Background: The construction of a pangenome graph is a fundamental task in pangenomics. A natural theoretical question is how to formalize the computational problem of building an optimal pangenome graph, making explicit the underlying optimization criterion and the set of feasible solutions. Current approaches build a pangenome graph with some heuristics, without assuming some explicit optimization criteria. Thus it is unclear how a specific optimization criterion affects the graph topology and downstream analysis, like read mapping and variant calling.

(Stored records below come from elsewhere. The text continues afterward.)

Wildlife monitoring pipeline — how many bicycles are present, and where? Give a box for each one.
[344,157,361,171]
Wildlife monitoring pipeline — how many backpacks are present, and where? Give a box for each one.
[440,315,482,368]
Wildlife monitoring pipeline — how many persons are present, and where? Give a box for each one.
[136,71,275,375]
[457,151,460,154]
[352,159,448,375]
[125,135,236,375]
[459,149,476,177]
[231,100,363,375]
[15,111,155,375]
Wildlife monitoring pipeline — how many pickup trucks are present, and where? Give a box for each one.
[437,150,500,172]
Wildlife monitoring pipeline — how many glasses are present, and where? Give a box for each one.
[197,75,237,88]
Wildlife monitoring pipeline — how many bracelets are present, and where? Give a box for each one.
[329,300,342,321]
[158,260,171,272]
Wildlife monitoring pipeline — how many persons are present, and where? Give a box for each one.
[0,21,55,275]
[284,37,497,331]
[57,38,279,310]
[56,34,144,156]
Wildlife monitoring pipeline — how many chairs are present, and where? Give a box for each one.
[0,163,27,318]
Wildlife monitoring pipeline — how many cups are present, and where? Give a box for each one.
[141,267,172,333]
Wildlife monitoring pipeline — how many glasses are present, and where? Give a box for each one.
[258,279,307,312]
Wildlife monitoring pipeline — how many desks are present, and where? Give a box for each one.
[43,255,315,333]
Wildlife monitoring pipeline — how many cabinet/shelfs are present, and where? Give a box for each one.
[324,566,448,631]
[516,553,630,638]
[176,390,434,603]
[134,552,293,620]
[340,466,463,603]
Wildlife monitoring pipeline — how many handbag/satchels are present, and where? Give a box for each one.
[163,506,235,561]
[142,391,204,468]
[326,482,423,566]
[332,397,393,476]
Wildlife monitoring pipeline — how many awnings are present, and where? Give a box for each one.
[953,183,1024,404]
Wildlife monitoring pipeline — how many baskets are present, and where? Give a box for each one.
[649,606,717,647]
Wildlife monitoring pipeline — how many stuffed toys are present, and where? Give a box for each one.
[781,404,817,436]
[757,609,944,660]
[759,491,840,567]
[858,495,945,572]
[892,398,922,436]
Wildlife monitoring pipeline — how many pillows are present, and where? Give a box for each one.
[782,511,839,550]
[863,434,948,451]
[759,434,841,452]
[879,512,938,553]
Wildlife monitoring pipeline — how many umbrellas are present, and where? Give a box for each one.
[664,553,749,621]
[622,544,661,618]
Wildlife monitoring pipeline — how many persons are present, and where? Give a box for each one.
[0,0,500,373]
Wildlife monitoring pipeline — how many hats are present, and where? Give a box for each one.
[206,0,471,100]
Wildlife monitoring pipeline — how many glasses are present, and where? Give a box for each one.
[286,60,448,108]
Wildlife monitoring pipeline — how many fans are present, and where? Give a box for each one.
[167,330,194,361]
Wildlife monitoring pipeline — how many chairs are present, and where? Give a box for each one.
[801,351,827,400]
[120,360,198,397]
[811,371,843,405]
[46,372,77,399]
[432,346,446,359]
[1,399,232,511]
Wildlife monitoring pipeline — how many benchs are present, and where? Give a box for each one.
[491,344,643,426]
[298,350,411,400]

Results: In this paper, by leveraging the notion of maximal block in a Multiple Sequence Alignment (MSA), we reframe the pangenome graph construction problem as an exact cover problem on blocks called Minimum Weighted Block Cover (MWBC). Then we propose an Integer Linear Programming (ILP) formulation for the MWBC problem that allows us to study the most natural objective functions for building a graph. We provide an implementation of the ILP approach for solving the MWBC and we evaluate it on SARS-CoV-2 complete genomes, showing how different objective functions lead to pangenome graphs that have different properties, hinting that the specific downstream task can drive the graph construction phase.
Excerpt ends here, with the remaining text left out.